Panasonic to focus on high-value-added TVs to maintain profitability

Courtesy of Panasonic Corp.
A TV model equipped with casters launched in October

Akira Toyoshima, head of Panasonic Corp.’s television operations, said in an interview with The Yomiuri Shimbun and other media that the company will concentrate its management resources on developing high-value-added products to maintain profitability.

In October, Panasonic established the Entertainment & Communication Business Division to handle digital cameras and audio equipment, in addition to televisions. Toyoshima is the president of the division, which will be spun off from its holding company in April 2022.

Panasonic has agreed with Chinese major electronics maker TCL to outsource the production of low-cost TV models. But, in the interview, Toyoshima did not mention specific partners for its future TV business operations, including TCL, only saying, “We have contacted some companies and reached agreements for partnerships.”

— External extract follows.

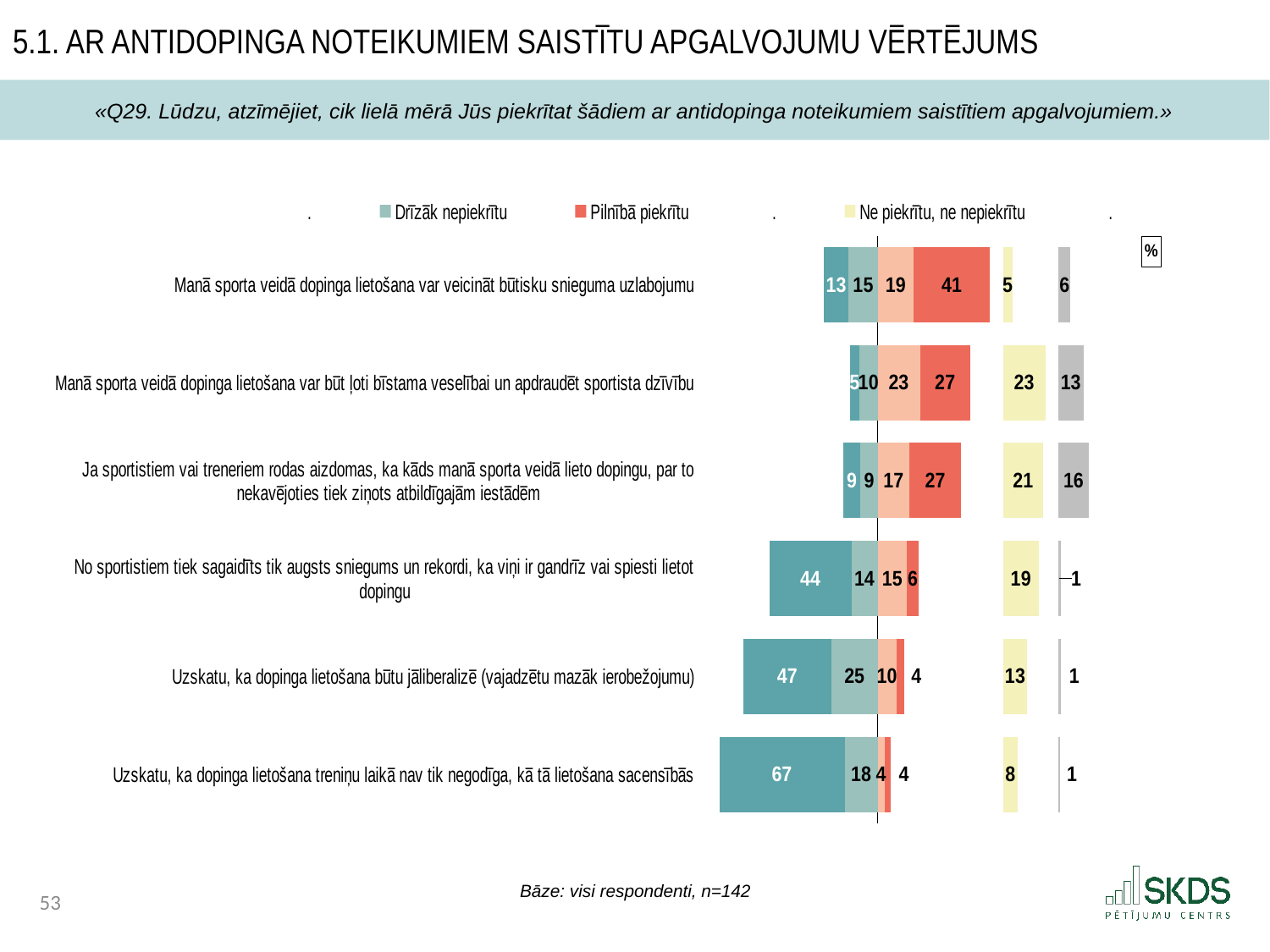
How many statements are shown in the chart? 6 What is the "Pilnībā piekrītu" value for the statement "Uzskatu, ka dopinga lietošana treniņu laikā nav tik negodīga, kā tā lietošana sacensībās"? 4 What is the "Drīzāk nepiekrītu" value for the statement "Uzskatu, ka dopinga lietošana būtu jāliberalizē (vajadzētu mazāk ierobežojumu)"? 25 What is the base (number of respondents) stated below the chart? n=142 What kind of chart is shown on the slide? Stacked bar chart What is the "Drīzāk nepiekrītu" value for the statement "Uzskatu, ka dopinga lietošana treniņu laikā nav tik negodīga, kā tā lietošana sacensībās"? 18 What is the "Ne piekrītu, ne nepiekrītu" value for the statement "Manā sporta veidā dopinga lietošana var būt ļoti bīstama veselībai un apdraudēt sportista dzīvību"? 23 Which statement has the highest "Pilnībā piekrītu" value? Manā sporta veidā dopinga lietošana var veicināt būtisku snieguma uzlabojumu Which is larger: the "Ne piekrītu, ne nepiekrītu" value for "Ja sportistiem vai treneriem rodas aizdomas, ka kāds manā sporta veidā lieto dopingu, par to nekavējoties tiek ziņots atbildīgajām iestādēm" or for "No sportistiem tiek sagaidīts tik augsts sniegums un rekordi, ka viņi ir gandrīz vai spiesti lietot dopingu"? Ja sportistiem vai treneriem rodas aizdomas, ka kāds manā sporta veidā lieto dopingu, par to nekavējoties tiek ziņots atbildīgajām iestādēm What is the difference between the "Pilnībā piekrītu" values for "Manā sporta veidā dopinga lietošana var veicināt būtisku snieguma uzlabojumu" and "Manā sporta veidā dopinga lietošana var būt ļoti bīstama veselībai un apdraudēt sportista dzīvību"? 14 Which statement has the lowest "Ne piekrītu, ne nepiekrītu" value? Uzskatu, ka dopinga lietošana treniņu laikā nav tik negodīga, kā tā lietošana sacensībās What is the "Pilnībā piekrītu" value for the statement "Manā sporta veidā dopinga lietošana var veicināt būtisku snieguma uzlabojumu"? 41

Regarding Panasonic’s past TV business operations, Toyoshima said its products had been produced “from the perspectives of a manufacturer, and not appreciated by consumers.”

The mishandling had been “reflected in the sales prices and business environment,” he added.

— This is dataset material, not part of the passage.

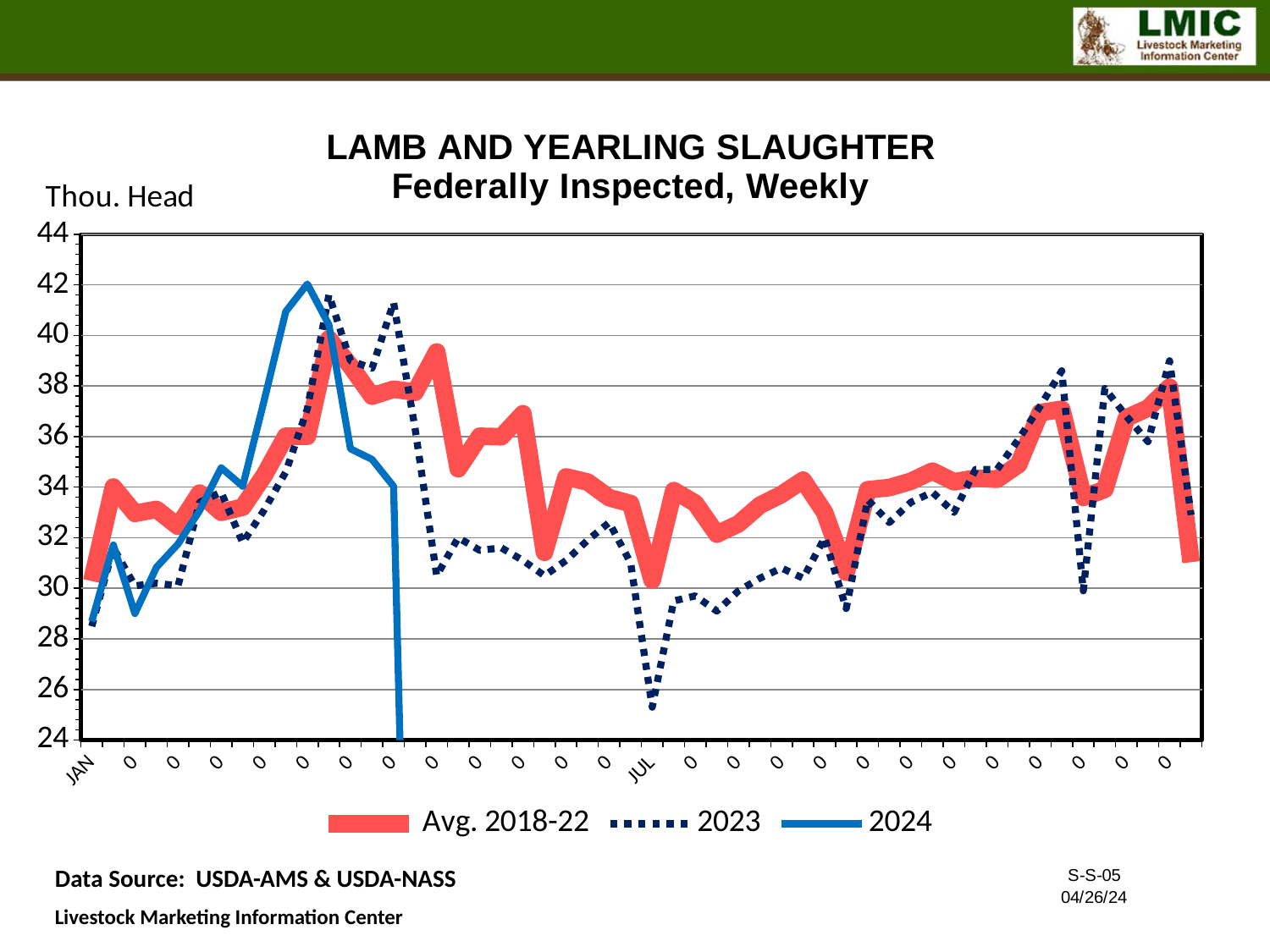
What kind of chart is shown on the slide? line chart Is the value of the Avg. 2018-22 line at JAN greater or less than 32? less Is the peak value of the 2024 line greater or less than 40? greater Is the value of the 2023 line at JAN greater or less than 30? less What unit is shown on the y axis of the chart? Thou. Head Does the 2024 line generally rise or fall from JAN to its peak? rise What are the three series listed in the legend? Avg. 2018-22, 2023, 2024 How many series does the legend list? 3 At JAN, which is larger: the Avg. 2018-22 line or the 2024 line? Avg. 2018-22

Toyoshima also revealed a plan to reduce the number of TV models by more than 10% from the fiscal 2020 level by the end of fiscal 2021. “We will prioritize the value that our customers pursue rather than scale and market share,” he said.

An example of such a strategy is a TV model launched in October that is equipped with casters, allowing it to be placed or positioned freely. The design reduced wired accessories compared with conventional models, adding to its mobility. Panasonic plans to focus on such innovative products from now on.

Major Japanese electronics makers had kept TVs as their flagship products and achieved high shares of the world market. However, Chinese and South Korean makers, which have price competitiveness, outmaneuvered their Japanese rivals with low margins and a high-turnover business model.

As a result, Hitachi Ltd. stopped domestic production in 2012, and Toshiba Corp. sold its TV business to China’s Hisense in 2018. Mitsubishi Electric Corp. also sharply curtailed production and sales in September.

In cooperation with TCL, Panasonic will reduce the scale of its own annual production to about 1 million TV units, one-twentieth of its peak production.

An executive of Panasonic said, “We want to secure the Japanese market at all costs.”

In Japan, however, emerging companies such as Iris Ohyama Inc. are steadily gaining market share, in addition to foreign companies such as Hisense and TCL, according to British research firm Omdia.

“Chinese manufacturers’ products are no longer ‘cheap and low-quality.’ Competition in the domestic market is severe. Companies cannot survive unless they develop products that really resonate with customers,” said Atsushi Osanai, a Waseda University professor familiar with the electronics industry.